I often get this constricted feeling in my chest when I rush around. Which is most every hour of the day.
I've come to realize over time that this feeling is less related to my schedule than it is my expectations and my desire to have it all. I stopped in the park to see a friend but slowly felt more and more stressed as we spoke because I wanted to see another friend and getting writing in. My own little mental plans which were by no means set in stone kept me from being present with a friend. Well they almost did. I noticed my stressy build up and let it be, which didn't make me less stressed but helped me to focus on what my friend was saying. I began to actually engage in her words. But I also ended our talk rather early, which I think was fitting.
Honestly, I'm tired of writing about expectations. I've written so much about how our expectations control us, about how my mental schedule holds me back. It's done to death I think, I'm beating a dead horse.

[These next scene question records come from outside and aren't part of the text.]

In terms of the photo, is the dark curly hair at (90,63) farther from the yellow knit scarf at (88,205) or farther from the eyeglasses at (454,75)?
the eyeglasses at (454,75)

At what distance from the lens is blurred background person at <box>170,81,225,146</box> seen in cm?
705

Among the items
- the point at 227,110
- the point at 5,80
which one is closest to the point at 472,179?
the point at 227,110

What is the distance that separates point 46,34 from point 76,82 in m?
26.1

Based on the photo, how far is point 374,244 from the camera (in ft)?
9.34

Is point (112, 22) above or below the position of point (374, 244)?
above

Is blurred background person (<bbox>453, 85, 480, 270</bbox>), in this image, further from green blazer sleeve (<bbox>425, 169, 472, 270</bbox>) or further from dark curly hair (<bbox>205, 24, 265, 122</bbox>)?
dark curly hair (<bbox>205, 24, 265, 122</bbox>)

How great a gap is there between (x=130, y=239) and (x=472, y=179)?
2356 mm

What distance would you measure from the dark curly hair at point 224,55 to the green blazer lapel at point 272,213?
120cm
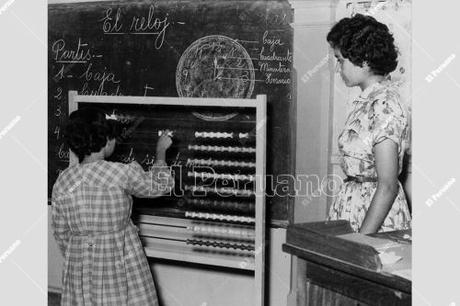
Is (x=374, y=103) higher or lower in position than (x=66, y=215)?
higher

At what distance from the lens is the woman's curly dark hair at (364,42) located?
2.63 m

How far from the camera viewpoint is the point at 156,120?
3793mm

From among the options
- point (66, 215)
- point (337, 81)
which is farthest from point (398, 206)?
point (66, 215)

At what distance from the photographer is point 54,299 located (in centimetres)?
425

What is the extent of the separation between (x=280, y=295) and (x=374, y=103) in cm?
147

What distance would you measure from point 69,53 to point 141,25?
0.52 m

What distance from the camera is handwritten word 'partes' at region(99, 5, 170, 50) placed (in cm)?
383

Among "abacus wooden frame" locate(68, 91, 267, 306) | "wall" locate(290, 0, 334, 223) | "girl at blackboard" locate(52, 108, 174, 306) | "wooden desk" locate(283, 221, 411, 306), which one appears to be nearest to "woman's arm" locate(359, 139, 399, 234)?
"wooden desk" locate(283, 221, 411, 306)

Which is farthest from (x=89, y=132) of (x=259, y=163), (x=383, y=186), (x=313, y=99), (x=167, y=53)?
(x=383, y=186)

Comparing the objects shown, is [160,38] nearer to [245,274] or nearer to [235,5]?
[235,5]

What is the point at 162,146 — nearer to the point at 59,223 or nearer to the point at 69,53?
the point at 59,223

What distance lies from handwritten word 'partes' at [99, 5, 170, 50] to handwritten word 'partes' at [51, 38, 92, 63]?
0.17 metres

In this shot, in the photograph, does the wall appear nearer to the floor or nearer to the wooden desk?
the wooden desk
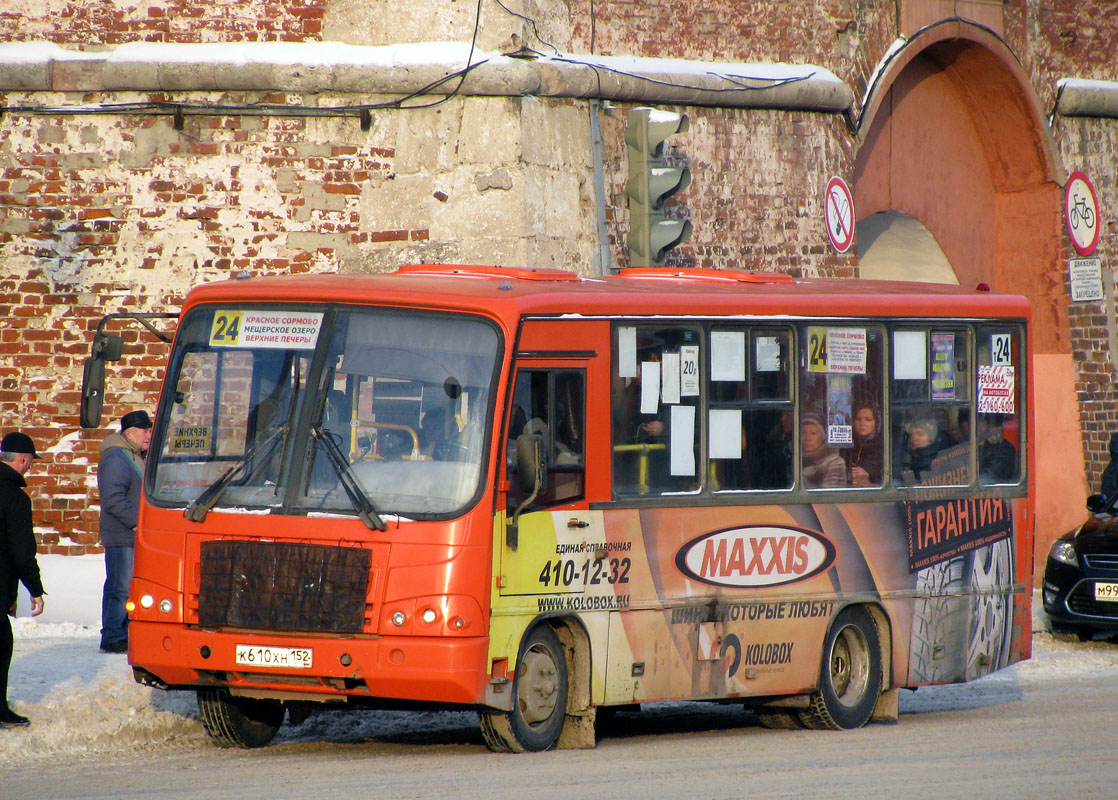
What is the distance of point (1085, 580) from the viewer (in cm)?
1438

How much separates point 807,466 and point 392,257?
5.39 meters

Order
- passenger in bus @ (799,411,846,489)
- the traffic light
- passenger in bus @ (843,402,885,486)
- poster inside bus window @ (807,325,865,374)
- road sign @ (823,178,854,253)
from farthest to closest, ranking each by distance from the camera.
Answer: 1. road sign @ (823,178,854,253)
2. the traffic light
3. passenger in bus @ (843,402,885,486)
4. poster inside bus window @ (807,325,865,374)
5. passenger in bus @ (799,411,846,489)

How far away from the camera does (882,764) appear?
8.65 meters

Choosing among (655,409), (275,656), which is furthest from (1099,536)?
(275,656)

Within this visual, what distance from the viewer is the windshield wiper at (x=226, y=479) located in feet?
28.3

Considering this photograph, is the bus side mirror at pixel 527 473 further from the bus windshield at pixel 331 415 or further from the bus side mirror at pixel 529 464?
the bus windshield at pixel 331 415

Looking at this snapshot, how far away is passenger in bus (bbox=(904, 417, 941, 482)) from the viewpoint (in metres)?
10.7

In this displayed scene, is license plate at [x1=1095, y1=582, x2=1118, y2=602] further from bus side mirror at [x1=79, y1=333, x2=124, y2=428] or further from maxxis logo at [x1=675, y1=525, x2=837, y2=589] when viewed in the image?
bus side mirror at [x1=79, y1=333, x2=124, y2=428]

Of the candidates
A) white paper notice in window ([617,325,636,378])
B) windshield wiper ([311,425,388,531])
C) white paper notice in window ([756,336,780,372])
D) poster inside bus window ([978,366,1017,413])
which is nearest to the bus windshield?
windshield wiper ([311,425,388,531])

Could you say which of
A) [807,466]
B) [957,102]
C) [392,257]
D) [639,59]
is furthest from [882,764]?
[957,102]

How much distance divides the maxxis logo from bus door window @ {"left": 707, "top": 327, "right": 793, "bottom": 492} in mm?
282

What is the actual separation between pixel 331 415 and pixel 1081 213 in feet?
48.4

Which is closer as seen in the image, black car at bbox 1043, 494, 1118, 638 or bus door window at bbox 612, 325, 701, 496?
bus door window at bbox 612, 325, 701, 496

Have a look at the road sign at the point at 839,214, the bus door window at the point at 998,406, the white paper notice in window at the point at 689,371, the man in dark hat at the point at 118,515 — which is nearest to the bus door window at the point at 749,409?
the white paper notice in window at the point at 689,371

Unless there is some miraculous new way of considering things I haven't previously pondered. To be truthful, there probably won't be for a while. Realizations come slow.

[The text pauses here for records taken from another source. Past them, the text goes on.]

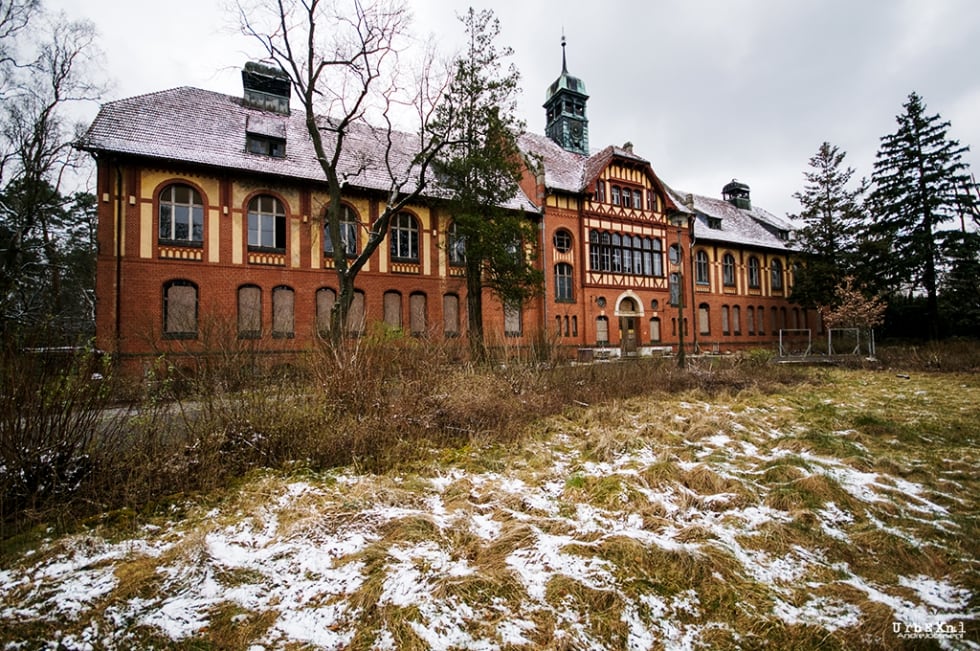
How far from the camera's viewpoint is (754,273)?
35656 mm

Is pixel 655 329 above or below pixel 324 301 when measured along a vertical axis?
below

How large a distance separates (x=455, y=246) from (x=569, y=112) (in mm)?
17560

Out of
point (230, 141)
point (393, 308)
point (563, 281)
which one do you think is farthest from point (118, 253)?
point (563, 281)

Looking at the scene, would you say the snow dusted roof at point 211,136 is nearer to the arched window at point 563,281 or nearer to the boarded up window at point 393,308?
the boarded up window at point 393,308

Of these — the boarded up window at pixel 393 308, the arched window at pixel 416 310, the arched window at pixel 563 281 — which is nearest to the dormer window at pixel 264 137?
the boarded up window at pixel 393 308

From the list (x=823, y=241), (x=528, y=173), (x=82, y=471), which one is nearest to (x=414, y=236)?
(x=528, y=173)

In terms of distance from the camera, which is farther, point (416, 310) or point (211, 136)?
point (416, 310)

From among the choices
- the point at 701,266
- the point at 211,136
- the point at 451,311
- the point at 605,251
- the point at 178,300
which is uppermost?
the point at 211,136

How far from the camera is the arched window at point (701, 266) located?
32.9 meters

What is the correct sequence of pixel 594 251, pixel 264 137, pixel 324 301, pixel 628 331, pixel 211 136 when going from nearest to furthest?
pixel 211 136 < pixel 264 137 < pixel 324 301 < pixel 594 251 < pixel 628 331

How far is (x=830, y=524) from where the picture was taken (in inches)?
156

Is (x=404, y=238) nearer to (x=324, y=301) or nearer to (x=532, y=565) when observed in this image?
(x=324, y=301)

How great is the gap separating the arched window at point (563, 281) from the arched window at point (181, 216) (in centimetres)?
1785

What stories do you tell yourself?
Stories are powerful, primal. They've been around as long as we have and come out in every part of our lives. Everything we know is a story. More and more I'm convinced that even our hard sciences are just stories. Evolution is a story we tell about the past. It's a scientifically backed story but a story nonetheless. So if stories can shape our view about our whole species, imagine what they do on the micro scale of ours lives...

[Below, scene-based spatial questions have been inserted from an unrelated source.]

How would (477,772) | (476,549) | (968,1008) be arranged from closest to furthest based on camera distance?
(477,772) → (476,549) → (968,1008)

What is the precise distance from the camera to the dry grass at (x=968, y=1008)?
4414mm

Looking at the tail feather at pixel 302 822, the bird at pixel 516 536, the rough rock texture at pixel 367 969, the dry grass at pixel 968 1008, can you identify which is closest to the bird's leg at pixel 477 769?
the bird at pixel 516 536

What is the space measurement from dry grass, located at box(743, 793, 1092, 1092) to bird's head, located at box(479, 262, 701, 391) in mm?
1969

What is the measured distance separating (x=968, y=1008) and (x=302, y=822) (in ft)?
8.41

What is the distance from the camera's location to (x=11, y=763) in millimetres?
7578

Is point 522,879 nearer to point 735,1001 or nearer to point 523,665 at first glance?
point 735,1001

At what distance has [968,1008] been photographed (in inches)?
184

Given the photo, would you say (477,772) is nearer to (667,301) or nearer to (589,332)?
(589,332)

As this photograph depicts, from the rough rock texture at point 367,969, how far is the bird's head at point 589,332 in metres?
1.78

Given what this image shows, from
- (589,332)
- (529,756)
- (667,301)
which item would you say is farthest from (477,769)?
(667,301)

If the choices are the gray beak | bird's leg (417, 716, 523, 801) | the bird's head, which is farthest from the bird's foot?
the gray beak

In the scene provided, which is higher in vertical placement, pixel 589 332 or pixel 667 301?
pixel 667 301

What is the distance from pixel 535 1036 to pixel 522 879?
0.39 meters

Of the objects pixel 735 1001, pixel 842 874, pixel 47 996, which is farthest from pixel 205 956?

It wasn't until recently that I realized I try to make my life fit a certain story. For some reason I'm stuck on the bad boy turned good story line. Which makes no sense because I have never ever been a bad boy and probably don't have the stomach for it, even if I agreed with the morals of such a life. Yesterday I realized almost all of the media I consume relates to this central story line. I listen to G-Eazy and Token and love the movie Logan. I'm a sucker for books like the King Killer Chronicles, which tells the tale of a young man whose life gets turned upside down and finds his way through daring feats and storytelling. I want to be this character in this story I've made up. There's only one problem. I'll never be that character and that story will never be my story.
This is not to say we can't learn from stories that aren't ours. But we can't become and embody stories that aren't ours. I will forever be a white male who grew up in a privileged suburb with parents who did their best for me. That's my story and acting like it's not doesn't do me any favors. I don't think it's a particularly cool story, but hell maybe it can one day become compelling if I figure out how to own it.